REQUIREMENTS: Write out, unchanged, the lines from the one holding "Which does the" to the close of the listing. Both the first and last lines belong in it.

Image and question records:
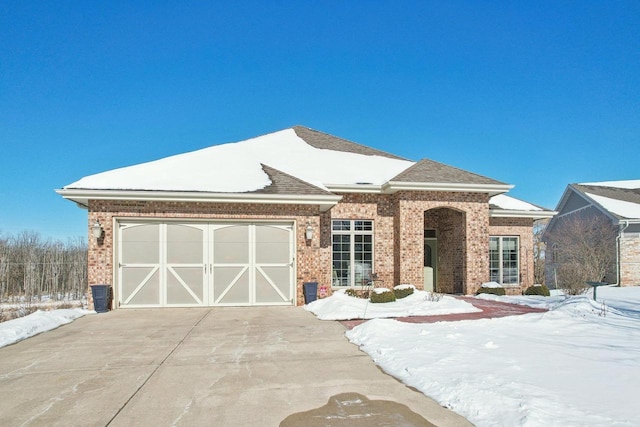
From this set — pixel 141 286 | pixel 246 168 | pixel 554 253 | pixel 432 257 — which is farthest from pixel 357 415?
pixel 554 253

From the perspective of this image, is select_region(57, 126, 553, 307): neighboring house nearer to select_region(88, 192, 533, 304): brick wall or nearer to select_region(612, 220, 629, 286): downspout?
select_region(88, 192, 533, 304): brick wall

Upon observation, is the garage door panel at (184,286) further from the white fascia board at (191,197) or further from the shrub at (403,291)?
the shrub at (403,291)

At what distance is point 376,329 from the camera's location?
761 centimetres

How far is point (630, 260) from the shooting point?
18141 mm

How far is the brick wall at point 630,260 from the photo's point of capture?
18.1 metres

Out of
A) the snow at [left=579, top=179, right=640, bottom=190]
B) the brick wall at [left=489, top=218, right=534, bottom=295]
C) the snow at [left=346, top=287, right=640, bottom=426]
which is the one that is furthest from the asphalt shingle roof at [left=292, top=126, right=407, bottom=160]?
the snow at [left=579, top=179, right=640, bottom=190]

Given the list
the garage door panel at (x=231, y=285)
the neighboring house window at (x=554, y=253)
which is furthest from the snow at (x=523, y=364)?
the neighboring house window at (x=554, y=253)

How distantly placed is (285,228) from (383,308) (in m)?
3.75

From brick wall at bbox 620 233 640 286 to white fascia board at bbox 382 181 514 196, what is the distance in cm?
889

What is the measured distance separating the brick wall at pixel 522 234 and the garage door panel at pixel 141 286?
11.7 m

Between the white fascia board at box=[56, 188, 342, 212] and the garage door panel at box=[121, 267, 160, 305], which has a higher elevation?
the white fascia board at box=[56, 188, 342, 212]

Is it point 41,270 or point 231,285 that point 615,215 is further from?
point 41,270

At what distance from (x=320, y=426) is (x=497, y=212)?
525 inches

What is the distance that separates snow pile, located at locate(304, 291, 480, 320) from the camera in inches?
381
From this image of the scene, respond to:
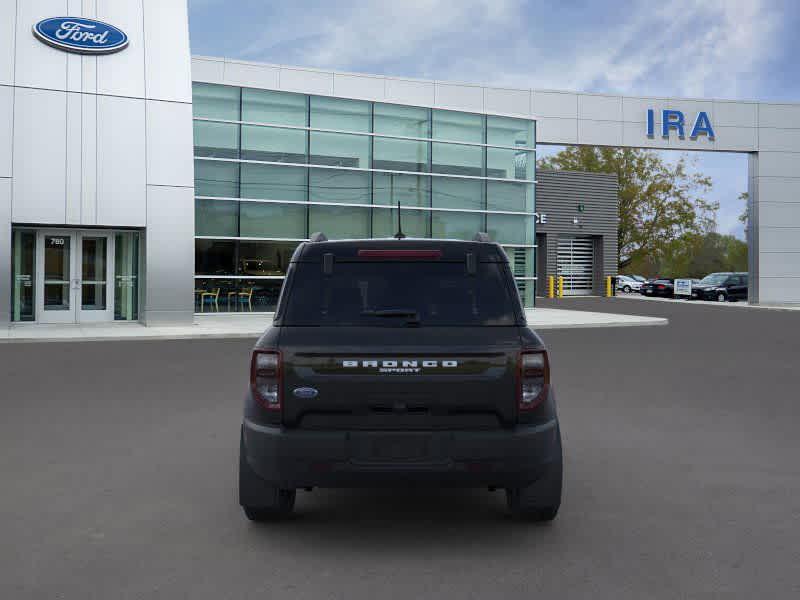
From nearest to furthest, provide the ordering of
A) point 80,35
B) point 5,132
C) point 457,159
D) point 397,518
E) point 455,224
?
point 397,518
point 5,132
point 80,35
point 455,224
point 457,159

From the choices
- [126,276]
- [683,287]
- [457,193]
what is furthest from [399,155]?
[683,287]

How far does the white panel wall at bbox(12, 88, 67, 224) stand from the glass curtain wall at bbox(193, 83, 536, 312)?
536cm

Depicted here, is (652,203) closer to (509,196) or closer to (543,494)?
(509,196)

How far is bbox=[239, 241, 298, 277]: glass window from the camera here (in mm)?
27953

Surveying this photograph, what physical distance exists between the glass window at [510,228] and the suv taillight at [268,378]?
90.0 ft

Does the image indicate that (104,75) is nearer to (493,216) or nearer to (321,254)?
(493,216)

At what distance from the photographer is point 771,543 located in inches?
195

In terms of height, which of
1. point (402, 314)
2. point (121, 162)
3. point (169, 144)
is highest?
point (169, 144)

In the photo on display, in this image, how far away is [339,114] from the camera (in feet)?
98.2

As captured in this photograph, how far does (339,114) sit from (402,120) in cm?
234

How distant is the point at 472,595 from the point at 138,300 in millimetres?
22175

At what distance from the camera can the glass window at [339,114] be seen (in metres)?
29.5

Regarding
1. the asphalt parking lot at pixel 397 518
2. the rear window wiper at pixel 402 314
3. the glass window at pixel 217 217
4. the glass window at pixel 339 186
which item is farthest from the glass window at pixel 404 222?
the rear window wiper at pixel 402 314

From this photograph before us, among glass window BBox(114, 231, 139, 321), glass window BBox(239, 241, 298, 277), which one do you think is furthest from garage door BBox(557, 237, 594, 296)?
glass window BBox(114, 231, 139, 321)
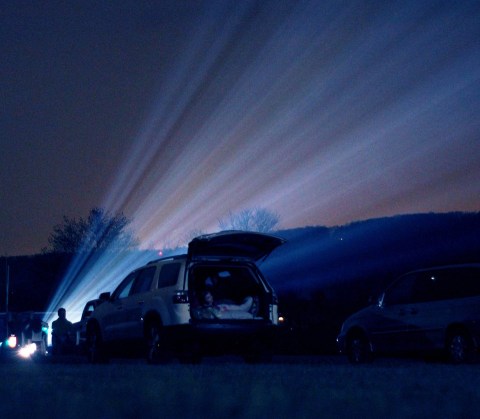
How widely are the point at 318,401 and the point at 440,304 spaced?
8.08 metres

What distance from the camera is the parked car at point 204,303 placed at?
1600cm

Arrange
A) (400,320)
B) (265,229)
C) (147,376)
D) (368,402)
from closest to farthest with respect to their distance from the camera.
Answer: (368,402)
(147,376)
(400,320)
(265,229)

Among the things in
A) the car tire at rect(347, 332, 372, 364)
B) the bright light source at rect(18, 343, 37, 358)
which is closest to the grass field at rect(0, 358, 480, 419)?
the car tire at rect(347, 332, 372, 364)

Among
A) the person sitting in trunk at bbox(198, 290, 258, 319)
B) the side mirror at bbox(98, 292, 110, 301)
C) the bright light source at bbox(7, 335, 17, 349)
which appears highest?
the side mirror at bbox(98, 292, 110, 301)

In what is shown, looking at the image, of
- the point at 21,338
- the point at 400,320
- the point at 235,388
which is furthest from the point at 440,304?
the point at 21,338

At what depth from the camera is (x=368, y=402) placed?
8.63 meters

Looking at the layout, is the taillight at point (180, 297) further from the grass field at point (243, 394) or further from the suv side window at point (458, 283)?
the suv side window at point (458, 283)

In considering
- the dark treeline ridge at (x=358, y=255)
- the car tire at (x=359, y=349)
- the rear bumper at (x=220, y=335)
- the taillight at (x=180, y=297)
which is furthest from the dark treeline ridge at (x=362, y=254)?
the taillight at (x=180, y=297)

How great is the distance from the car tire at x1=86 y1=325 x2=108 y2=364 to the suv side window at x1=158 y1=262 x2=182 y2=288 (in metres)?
2.58

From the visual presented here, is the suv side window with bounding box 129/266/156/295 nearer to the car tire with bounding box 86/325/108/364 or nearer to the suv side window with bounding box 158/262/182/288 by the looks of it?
the suv side window with bounding box 158/262/182/288

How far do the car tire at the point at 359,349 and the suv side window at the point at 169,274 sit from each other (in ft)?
12.6

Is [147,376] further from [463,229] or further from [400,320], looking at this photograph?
[463,229]

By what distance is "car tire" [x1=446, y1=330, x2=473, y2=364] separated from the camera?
51.5ft

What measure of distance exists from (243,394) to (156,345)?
697 centimetres
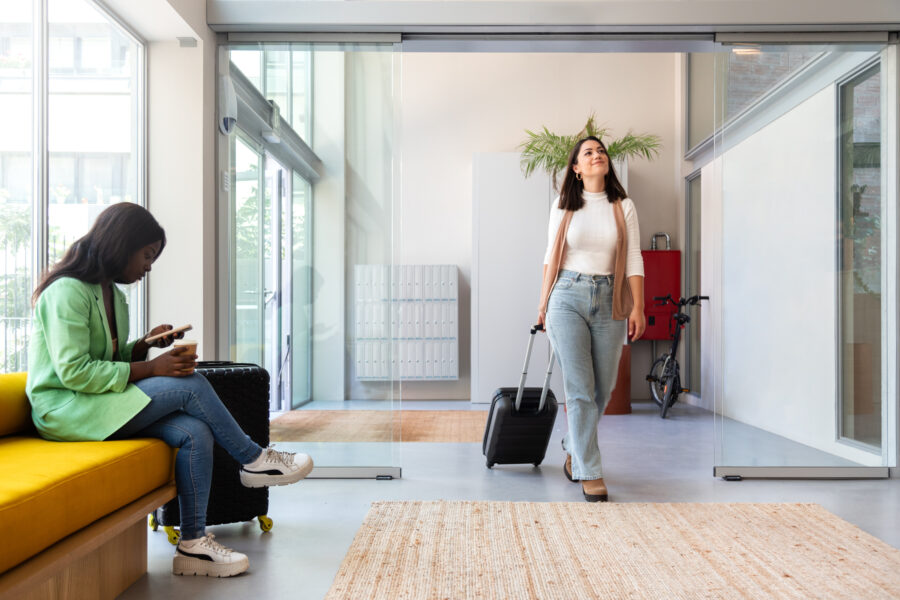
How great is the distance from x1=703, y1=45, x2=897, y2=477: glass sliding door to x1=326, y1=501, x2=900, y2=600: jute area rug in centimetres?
82

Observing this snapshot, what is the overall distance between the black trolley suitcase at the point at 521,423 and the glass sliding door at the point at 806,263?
0.91 meters

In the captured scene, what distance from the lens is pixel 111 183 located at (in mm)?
3348

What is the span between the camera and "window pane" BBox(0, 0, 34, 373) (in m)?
2.62

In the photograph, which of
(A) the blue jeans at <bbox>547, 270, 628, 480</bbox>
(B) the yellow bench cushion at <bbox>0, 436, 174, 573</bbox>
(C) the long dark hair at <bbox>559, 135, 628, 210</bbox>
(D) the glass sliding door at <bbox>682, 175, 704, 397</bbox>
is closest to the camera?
(B) the yellow bench cushion at <bbox>0, 436, 174, 573</bbox>

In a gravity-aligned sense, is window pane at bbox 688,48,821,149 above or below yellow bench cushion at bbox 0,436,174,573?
above

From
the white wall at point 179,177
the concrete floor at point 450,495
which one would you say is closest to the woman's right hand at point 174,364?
the concrete floor at point 450,495

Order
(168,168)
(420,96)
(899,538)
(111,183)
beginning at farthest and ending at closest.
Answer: (420,96), (168,168), (111,183), (899,538)

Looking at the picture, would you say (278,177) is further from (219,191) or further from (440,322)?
(440,322)

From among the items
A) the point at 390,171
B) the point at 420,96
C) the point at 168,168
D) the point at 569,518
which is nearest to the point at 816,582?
the point at 569,518

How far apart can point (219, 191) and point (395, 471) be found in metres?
1.71

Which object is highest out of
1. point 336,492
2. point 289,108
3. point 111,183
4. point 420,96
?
point 420,96

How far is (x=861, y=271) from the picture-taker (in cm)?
380

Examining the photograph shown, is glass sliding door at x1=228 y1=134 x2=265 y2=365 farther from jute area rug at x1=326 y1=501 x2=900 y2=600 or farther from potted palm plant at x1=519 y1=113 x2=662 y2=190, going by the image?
potted palm plant at x1=519 y1=113 x2=662 y2=190

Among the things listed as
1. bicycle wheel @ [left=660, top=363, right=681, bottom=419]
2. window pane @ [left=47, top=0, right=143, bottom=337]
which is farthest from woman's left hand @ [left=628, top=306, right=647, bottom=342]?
bicycle wheel @ [left=660, top=363, right=681, bottom=419]
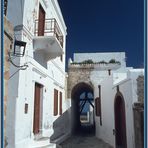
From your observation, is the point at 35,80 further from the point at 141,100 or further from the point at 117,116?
the point at 117,116

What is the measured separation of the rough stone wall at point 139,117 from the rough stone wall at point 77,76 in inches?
247

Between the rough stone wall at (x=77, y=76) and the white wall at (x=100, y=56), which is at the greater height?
the white wall at (x=100, y=56)

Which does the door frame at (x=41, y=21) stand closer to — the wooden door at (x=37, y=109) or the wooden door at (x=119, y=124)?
the wooden door at (x=37, y=109)

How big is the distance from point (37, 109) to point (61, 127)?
3358 millimetres

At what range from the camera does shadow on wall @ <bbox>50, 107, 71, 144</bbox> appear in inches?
307

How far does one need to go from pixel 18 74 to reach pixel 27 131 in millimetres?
1275

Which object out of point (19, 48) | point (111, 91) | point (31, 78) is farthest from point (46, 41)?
point (111, 91)

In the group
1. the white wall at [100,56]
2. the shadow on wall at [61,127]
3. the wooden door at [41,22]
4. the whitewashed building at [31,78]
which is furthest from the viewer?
the white wall at [100,56]

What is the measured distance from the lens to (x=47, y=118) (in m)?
6.68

RESPONSE TO THIS EXERCISE:
Which does the door frame at (x=41, y=21) stand closer to — the wooden door at (x=37, y=109) or the wooden door at (x=119, y=124)?
the wooden door at (x=37, y=109)

How big is the distance from point (37, 109) to point (61, 127)?
3358 millimetres

At what range from the camera does shadow on wall @ <bbox>50, 107, 71, 144</bbox> appear in inches?
307

How far does one need to go from pixel 18 74 to reach pixel 27 131 in millimetres?
1275

Which object out of point (19, 48) | point (111, 91) | point (31, 78) is farthest from point (46, 41)?
point (111, 91)

In the group
1. the white wall at [100,56]
2. the shadow on wall at [61,127]
3. the wooden door at [41,22]
4. the whitewashed building at [31,78]
which is furthest from the viewer?
the white wall at [100,56]

What is the measured distance from the lens to (x=47, y=118) (in m)?
6.68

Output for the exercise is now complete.